First, let’s look at the goal of greater transparency: How can you, as a website owner, provide greater visibility into what you’re doing, and how can you get visitors the information or services they most need? Traditionally, you accomplish this with the help of Web CMS tools and other web applications. As it happens, many if not most federal agencies are still struggling to formalize their processes here. And to the extent they’ve applied Web CMS tools to support those efforts, many agencies still struggle to get value from those implementations.
Greater participation is something different: How can site visitors interact with you, as well as their peers, to add value to what you’re doing or even create something new? The technical underpinnings of this come in the form of “social” or “community” software—a collection of tools and practices now available from a broad set of vendors, both new and old.
Purveyors of both kinds of software would have you believe that you can publish more effective websites and support community engagement with the same infrastructure. However, for high-traffic, public web properties, our CMS Watch research suggests otherwise.
Agencies will find that any existing Web CMS infrastructures are largely not up to the challenge of public participation. Web CMS vendors have begun to incorporate community features, but most CMS platforms are not built to ingest user-generated content (UGC). They have more “inside-out” architectures that apply management services to content behind the firewall but push it out in read-only mode to public sites.
Our research found that user-participation functionality in Web CMS tools tends to get activated behind the firewall, and for good reason. In high-profile public settings, enterprises incorporating UGC must pay serious attention to security, scalability, usability, and access control considerations—areas in which best-of-breed community suppliers have a better track record.
Meanwhile, although community and social software vendors may effectively support UGC, we’ve found that these suppliers generally cannot provide the sorts of workflow and life-cycle services that a public agency needs for publishing official content beyond the firewall. Indeed, vendors of community software often find these “control-oriented” services anathema to their notions of openness. To them, workflow and records management are soooo Enterprise 1.0. Yet to you, they may be essential.

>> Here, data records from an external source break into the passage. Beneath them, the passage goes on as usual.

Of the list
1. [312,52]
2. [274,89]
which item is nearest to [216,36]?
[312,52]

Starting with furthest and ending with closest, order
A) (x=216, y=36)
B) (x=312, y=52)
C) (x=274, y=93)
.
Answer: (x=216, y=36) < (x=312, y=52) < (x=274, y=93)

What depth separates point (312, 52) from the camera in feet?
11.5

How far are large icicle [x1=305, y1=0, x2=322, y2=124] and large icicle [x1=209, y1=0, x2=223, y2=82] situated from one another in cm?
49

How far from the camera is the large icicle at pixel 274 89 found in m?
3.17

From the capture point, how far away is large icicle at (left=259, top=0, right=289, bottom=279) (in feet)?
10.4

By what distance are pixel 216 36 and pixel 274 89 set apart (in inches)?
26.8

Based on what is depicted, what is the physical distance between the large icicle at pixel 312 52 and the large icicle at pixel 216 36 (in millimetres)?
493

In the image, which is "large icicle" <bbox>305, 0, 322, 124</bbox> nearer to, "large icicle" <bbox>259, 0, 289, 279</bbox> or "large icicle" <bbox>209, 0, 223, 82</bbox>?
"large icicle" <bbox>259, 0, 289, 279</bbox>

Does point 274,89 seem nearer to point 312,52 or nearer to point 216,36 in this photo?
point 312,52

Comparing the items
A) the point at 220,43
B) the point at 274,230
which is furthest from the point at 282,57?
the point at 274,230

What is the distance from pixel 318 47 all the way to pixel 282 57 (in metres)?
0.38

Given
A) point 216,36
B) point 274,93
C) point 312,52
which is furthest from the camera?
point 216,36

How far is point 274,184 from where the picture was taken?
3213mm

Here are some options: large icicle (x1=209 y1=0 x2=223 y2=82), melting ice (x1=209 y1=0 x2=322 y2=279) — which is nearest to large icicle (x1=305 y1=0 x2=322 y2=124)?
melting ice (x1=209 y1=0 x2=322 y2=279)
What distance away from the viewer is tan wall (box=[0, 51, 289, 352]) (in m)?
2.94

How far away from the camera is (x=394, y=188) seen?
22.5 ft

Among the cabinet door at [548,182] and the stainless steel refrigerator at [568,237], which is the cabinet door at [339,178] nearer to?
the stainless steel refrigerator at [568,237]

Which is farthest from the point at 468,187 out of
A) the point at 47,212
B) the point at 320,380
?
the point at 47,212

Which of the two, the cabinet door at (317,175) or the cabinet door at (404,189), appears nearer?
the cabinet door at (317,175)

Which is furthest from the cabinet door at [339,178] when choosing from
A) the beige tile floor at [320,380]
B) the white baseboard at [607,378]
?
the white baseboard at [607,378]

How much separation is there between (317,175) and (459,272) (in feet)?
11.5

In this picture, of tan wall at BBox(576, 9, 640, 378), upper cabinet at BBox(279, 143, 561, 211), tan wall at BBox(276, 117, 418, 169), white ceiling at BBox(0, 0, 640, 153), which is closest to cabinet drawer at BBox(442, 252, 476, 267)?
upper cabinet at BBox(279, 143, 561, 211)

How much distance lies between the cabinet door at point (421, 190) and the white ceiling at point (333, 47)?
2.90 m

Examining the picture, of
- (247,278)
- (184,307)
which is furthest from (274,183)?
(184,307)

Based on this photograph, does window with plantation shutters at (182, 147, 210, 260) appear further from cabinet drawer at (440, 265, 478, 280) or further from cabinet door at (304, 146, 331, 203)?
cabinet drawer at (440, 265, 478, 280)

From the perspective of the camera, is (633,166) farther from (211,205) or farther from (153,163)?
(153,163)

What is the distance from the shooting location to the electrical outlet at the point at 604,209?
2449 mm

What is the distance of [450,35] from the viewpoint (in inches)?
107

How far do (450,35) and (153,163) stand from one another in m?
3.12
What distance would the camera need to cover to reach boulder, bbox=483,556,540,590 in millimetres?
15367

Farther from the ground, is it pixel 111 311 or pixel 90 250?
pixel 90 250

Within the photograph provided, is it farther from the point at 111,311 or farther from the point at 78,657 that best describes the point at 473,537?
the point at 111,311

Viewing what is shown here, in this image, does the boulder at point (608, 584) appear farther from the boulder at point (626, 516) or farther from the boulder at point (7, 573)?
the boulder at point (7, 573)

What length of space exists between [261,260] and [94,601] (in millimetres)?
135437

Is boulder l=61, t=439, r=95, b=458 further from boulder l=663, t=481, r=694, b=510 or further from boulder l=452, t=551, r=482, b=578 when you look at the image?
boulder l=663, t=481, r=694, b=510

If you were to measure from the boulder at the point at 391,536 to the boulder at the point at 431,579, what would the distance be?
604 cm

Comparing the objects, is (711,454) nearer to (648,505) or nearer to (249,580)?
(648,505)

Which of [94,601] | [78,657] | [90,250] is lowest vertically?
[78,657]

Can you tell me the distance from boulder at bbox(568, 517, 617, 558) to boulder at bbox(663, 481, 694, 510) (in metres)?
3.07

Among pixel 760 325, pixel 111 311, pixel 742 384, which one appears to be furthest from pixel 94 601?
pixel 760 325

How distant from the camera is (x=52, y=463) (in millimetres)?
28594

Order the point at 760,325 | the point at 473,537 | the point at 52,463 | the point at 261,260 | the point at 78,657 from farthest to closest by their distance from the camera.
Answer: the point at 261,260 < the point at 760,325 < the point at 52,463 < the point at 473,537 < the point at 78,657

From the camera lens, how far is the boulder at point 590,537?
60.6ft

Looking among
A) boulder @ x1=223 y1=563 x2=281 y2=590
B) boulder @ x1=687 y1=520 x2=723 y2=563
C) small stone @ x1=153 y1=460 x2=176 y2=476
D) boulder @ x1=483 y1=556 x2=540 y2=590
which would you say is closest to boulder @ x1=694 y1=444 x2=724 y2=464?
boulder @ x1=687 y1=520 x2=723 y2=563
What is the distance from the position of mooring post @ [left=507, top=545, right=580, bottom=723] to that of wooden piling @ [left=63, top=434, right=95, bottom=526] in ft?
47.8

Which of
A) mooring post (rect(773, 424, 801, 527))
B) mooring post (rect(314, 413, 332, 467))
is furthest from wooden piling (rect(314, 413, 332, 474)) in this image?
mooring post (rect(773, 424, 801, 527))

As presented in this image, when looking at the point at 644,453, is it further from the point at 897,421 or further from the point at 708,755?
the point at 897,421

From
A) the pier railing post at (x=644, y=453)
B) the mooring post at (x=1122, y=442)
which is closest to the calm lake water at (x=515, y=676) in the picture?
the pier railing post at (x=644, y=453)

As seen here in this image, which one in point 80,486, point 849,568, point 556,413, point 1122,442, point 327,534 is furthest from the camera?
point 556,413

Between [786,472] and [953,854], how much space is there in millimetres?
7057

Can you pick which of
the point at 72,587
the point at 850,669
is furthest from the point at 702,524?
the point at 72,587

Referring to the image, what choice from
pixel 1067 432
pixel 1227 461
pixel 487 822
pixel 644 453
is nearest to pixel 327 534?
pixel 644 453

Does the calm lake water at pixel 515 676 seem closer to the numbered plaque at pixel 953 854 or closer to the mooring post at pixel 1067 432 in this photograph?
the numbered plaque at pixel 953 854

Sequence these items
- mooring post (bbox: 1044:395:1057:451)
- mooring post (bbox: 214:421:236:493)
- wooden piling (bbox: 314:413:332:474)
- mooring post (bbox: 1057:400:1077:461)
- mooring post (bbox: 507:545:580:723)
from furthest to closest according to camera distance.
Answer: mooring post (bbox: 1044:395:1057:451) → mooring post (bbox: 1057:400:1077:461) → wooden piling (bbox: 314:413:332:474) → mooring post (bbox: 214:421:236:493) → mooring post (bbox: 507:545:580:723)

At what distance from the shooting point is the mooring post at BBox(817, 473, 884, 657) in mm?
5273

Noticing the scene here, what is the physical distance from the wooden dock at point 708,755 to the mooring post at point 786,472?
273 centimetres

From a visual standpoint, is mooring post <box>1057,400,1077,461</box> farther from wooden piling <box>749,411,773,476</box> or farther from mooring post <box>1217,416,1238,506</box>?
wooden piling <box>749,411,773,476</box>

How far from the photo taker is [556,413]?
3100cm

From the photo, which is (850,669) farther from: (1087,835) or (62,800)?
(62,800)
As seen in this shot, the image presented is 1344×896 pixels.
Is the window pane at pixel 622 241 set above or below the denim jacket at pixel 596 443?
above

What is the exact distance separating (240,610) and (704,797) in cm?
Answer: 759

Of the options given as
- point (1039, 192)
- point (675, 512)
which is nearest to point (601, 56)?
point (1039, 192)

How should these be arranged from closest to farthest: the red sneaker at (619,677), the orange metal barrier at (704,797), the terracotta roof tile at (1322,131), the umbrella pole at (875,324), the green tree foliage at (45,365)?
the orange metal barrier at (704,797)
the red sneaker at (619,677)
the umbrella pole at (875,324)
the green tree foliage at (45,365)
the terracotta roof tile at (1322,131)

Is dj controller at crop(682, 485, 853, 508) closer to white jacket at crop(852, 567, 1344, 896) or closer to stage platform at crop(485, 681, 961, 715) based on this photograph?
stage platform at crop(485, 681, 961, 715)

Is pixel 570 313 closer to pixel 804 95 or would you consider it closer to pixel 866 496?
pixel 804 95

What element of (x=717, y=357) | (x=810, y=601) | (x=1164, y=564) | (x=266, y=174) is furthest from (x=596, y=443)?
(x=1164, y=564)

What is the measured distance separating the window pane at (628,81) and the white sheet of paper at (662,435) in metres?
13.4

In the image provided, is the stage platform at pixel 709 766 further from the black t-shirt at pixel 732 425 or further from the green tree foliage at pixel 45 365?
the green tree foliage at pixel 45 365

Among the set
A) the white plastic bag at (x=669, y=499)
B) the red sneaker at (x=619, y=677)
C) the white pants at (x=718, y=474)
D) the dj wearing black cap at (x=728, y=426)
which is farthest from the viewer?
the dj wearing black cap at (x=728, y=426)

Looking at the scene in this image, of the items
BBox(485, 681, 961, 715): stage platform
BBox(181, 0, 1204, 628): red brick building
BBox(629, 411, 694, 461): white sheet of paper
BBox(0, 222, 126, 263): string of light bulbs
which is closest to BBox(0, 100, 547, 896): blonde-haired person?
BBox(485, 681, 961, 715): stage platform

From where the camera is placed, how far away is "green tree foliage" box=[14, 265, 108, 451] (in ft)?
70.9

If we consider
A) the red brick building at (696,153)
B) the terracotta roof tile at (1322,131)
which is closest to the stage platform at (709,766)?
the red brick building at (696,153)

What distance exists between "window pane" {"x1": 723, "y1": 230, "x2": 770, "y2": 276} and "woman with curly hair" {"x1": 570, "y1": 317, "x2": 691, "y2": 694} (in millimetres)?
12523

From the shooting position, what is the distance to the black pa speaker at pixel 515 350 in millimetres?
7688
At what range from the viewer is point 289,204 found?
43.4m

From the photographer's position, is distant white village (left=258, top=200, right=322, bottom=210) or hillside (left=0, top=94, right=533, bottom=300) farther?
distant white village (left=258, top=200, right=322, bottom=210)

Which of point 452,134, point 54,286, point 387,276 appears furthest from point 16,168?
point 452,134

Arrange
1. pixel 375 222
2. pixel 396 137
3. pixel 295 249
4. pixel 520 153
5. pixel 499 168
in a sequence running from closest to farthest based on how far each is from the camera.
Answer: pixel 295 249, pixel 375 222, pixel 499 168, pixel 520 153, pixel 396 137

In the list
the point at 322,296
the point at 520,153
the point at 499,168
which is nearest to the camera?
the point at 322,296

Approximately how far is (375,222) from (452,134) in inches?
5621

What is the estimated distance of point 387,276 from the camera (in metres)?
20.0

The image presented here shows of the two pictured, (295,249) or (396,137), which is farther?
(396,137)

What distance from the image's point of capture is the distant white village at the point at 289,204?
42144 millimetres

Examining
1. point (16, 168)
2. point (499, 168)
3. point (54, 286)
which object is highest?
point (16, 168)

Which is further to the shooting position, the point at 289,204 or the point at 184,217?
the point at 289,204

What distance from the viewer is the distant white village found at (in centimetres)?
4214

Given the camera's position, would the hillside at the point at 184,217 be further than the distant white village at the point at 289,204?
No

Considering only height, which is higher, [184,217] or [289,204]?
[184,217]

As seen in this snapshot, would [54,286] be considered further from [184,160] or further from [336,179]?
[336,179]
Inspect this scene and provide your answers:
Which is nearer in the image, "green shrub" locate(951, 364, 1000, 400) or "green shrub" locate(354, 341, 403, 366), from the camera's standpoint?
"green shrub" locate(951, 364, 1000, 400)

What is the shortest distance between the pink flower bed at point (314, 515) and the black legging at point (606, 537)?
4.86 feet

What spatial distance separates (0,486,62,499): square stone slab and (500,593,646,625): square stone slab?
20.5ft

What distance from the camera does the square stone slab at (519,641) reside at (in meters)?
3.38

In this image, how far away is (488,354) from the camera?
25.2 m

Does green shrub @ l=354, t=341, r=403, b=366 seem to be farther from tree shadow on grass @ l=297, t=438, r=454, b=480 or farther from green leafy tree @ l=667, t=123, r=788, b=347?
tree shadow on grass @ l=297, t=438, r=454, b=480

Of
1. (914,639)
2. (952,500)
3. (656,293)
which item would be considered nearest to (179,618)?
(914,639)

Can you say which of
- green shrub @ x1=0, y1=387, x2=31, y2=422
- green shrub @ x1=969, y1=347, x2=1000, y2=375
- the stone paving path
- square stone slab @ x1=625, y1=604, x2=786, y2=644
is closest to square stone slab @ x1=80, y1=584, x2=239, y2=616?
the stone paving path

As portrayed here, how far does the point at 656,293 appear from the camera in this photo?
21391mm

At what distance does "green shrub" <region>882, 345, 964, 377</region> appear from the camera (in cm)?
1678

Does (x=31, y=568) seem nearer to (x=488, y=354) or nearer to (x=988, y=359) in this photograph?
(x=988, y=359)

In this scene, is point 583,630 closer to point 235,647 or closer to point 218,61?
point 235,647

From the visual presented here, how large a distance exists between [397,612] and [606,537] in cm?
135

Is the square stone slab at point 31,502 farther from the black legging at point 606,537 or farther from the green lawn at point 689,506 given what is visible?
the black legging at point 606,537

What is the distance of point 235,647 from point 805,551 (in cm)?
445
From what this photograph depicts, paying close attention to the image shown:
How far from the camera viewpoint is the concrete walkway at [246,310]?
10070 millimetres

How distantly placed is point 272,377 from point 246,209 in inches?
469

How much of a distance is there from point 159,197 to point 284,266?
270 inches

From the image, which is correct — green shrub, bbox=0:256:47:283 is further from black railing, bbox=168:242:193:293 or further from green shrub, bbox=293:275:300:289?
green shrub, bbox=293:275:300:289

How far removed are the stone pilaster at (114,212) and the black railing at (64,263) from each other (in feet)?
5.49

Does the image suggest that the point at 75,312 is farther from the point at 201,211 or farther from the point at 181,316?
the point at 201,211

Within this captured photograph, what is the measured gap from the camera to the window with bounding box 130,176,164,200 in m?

To be sure, some platforms such as Drupal were built explicitly for combining traditional online publishing with public contribution. While at least one federal website, Recovery.gov, recently went live on Drupal, it is relatively small and doesn’t yet allow public comments and participation.
There are lessons to learn from the private sector, where high-profile firms tend to deploy separate platforms for public web publishing and customer interaction. Even then, there are pitfalls. The American Association of Retired Persons (AARP) uses separate platforms for its “regular” site and its community area. The latter was a custom-built application that was famously hacked last year (AARP quickly resecured it). This doesn’t mean you shouldn’t go forward with a community interaction site; it means you should test and pick community software carefully (leaning toward proven solutions).
The new U.S. administration is not alone in this challenge. Nearly every enterprise I talk with wants a single environment where tightly managed content can coexist alongside lightly managed or unmanaged content. Alas, the industry isn’t there yet, so you’ll want to keep a critical eye on the limitations of present technologies in a public setting and consider a multivendor strategy.